The Man Who Knew Too Much — The National Film Theatre, having finished with the great comedians or the silent days, now turns its attention to the work of Mr. Alfred Hitchcock. A seven weeks' season has been planned; each programme will include one feature film, shown in its entirety, together with a number of excerpts from other films of his. There is, of course, a ready-made label inscribed "Master of Suspense" at hand for criticism to tie round Mr. Hitchcock's neck, and it is difficult to see how the description can be bettered. Over a long period of time, since The Lodger in 1926, Mr. Hitchcock has indeed shown himself a master in manipulating the twin sensations of fear and suspense. He is more in sympathy with the Buchan type of adventure-thriller than with the pure detective story worked out with cross-word puzzle neatness, and he has frequently made up for the essential artificiality of his material by his expert knowledge of the resources and limitations of the medium in which he works.

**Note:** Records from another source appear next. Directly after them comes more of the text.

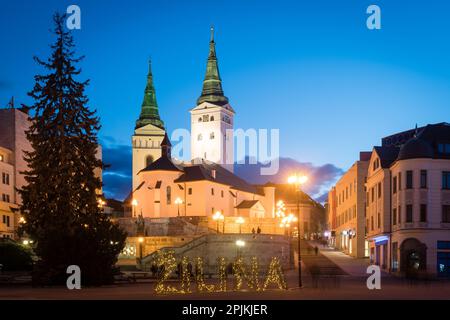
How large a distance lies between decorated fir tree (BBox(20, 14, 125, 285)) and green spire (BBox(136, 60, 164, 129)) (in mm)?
121434

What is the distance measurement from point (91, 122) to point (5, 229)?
1395 inches

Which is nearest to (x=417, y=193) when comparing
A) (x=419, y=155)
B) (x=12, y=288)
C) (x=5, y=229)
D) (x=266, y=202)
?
(x=419, y=155)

The Man Who Knew Too Much made in 1935, which opens the programme with extracts from The Lady Vanishes, is typical good Hitchcock and survives the passing of time remarkably well. The tricks, if indeed it is fair to describe as tricks the results of a technique in cutting which would not disgrace the Russians, prove as effective as ever, and the final sequence, which recalls the battle of Sidney Street, is a triumph. Leslie Banks supplies the Bulldog Drummond element in the story, Mr. Hugh Wakefield, as a distant relation of Bertie Wooster, gives him Woosterish support, and Mr. Peter Lorre, as the villain, proves that Hollywood never made the best of his abilities.